Ces difficultés relatives au hasard ne sont peut-être pas à proprement parler des erreurs ou des « bugs » de notre fonctionnement mental. Elles pourraient correspondre à un fonctionnement efficace au cours duquel nous répondons correctement, mais à la mauvaise question.

Si la série « 7 fois pile » nous semble moins aléatoire, c’est peut-être que nous nous sommes méfiés, que nous avons suspecté un tirage non effectué par un moyen aléatoire (une pièce truquée par exemple). Dans ce cas, nous nous sommes concentrés sur la probabilité que la suite ait été obtenue par un moyen aléatoire (sachant que la suite est « 7 fois pile »), alors qu’il s’agissait de déterminer la probabilité que la suite soit « 7 fois pile » sachant qu’elle a été obtenue par un moyen aléatoire. Nous nous sommes concentrés sur la probabilité des causes plutôt que sur celle des conséquences. Dans ce sens, notre intuition était légitime, mais en réponse à une question légèrement différente de celle posée.

Sources (en anglais) :
Chater, N. et al. (2020). Probabilistic biases meet the bayesian brain.
Current Directions in Psychological Science, 29(5).
journals.sagepub.com/doi/full/10.1177/0963721420954801
 

Les travaux qui adoptent ce point de vue peuvent être qualifiés de « bayésianistes ». Ils appartiennent à un domaine de recherche très actif.
D’autres études mettent en évidence que le langage lui-même constitue une source d’erreurs. Certaines manières de présenter des problèmes nous leurreraient plus facilement, et ce, même si nous sommes habitués à manipuler les probabilités. Gerd Gigerenzer (voir partie 2) soutient cette théorie, en pointant des effets liés au langage, c’est-à-dire à la manière de présenter l’énoncé du problème ou les statistiques elles-mêmes. Des deux énoncés suivants présentant le même problème, équivalents, le second a obtenu un nombre nettement plus grand de bonnes réponses chez des médecins.

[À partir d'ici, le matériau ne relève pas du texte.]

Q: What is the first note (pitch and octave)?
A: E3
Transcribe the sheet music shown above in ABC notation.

1.  Une maladie touche 0,1 % de la population. 90 % des malades seront détectés grâce à un test, mais 10 % des personnes saines seront déclarées positives. Si une personne est déclarée positive, quelle est la probabilité qu’elle soit effectivement malade ?

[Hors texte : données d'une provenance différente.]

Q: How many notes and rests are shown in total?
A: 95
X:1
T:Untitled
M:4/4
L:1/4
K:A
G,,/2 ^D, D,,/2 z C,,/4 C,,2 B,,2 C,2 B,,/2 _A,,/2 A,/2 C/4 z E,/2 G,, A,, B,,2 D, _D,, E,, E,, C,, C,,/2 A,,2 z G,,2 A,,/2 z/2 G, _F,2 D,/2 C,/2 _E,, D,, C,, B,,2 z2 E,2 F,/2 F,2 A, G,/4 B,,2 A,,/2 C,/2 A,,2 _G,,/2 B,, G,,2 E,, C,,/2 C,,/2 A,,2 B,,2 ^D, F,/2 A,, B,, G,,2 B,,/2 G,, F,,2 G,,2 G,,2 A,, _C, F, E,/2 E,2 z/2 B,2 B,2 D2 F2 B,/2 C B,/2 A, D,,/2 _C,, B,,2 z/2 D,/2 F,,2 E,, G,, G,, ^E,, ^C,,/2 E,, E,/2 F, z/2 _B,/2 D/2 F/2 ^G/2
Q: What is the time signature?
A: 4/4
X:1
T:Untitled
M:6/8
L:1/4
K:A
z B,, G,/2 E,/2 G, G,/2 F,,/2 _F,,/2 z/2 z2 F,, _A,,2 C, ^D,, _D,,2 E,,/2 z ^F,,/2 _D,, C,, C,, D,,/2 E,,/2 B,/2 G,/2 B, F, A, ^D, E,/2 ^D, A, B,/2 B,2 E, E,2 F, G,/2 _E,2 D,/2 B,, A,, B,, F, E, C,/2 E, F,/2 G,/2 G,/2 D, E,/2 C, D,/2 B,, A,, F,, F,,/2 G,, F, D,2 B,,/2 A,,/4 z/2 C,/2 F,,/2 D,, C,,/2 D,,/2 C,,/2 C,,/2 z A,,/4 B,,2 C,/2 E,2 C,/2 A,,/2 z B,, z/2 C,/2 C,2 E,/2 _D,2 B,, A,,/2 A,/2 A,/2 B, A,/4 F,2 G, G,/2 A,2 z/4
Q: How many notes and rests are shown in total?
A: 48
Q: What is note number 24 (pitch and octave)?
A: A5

2.  Une maladie touche 10 personnes sur 1 000. Sur ces 10 malades, 9 seront déclarés positifs. Sur les 990 personnes saines, 99 seront aussi déclarées positives. Quelle est la probabilité qu’une personne déclarée positive soit effectivement malade ?

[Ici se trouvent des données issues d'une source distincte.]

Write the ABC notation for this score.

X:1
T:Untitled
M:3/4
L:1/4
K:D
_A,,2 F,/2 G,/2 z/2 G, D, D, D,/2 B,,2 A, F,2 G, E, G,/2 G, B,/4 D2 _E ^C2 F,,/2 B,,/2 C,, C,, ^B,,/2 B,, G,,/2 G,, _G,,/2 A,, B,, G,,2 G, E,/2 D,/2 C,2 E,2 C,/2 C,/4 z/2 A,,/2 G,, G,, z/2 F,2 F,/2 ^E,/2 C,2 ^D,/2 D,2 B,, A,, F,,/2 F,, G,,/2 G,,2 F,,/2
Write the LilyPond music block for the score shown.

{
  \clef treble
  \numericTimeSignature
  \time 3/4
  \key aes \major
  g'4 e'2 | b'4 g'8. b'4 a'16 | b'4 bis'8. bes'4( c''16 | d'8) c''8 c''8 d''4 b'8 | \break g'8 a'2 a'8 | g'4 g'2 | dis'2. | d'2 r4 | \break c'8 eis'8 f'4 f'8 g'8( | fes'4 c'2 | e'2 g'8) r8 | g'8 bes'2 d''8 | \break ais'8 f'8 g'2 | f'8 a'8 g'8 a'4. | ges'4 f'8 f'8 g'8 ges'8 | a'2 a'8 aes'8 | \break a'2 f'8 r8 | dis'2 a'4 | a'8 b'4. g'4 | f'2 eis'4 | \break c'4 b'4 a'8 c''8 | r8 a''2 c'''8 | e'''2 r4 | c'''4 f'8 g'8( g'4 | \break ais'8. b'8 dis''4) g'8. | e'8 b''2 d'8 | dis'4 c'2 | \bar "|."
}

Dans le premier cas, nous pouvons être tentés de répondre 90 %, ce qui est faux. Dans le second cas, il semble plus évident que le résultat est 9 « chances » sur 108 (99 + 9), soit une probabilité de 8,3 % d’être effectivement malade. Cela incite à s’exprimer plutôt en nombre de cas qu’en pourcentage.
(*) Dans l'exposition :  les éléments de la zone Santé évoquent ces problématiques.

Sources (en anglais) :
Krämer, W. & Gigerenzer, G. (2005). How to Confuse with Statistics or: The Use and Misuse of Conditional Probabilities.
Statist. Sci. 20(3).
https://www.researchgate.net/publication/4879464_How_to_Confuse_with_Statistics_or_The_Use_and_Misuse_of_Conditional_Probabilities
 

Les différentes expériences présentées dans cette partie illustrent le fait que notre perception du monde est imparfaite. Notre cerveau sélectionne, trie, réorganise certaines informations à notre insu (et heureusement, étant donné la surabondance d’informations, de stimuli… à laquelle nous sommes confrontés). Nos souvenirs peuvent être « reconstruits », notre mémoire et notre perception sont faillibles. Pour faire preuve d’EC, il semble judicieux de porter une vigilance particulière sur l'excès de confiance en nos propres capacités. La perspective bayésienne est rassurante dans la mesure où elle incite à considérer que notre cerveau est très efficace pour effectuer certaines tâches : détecter des structures, des régularités, tenter de mettre de l’ordre.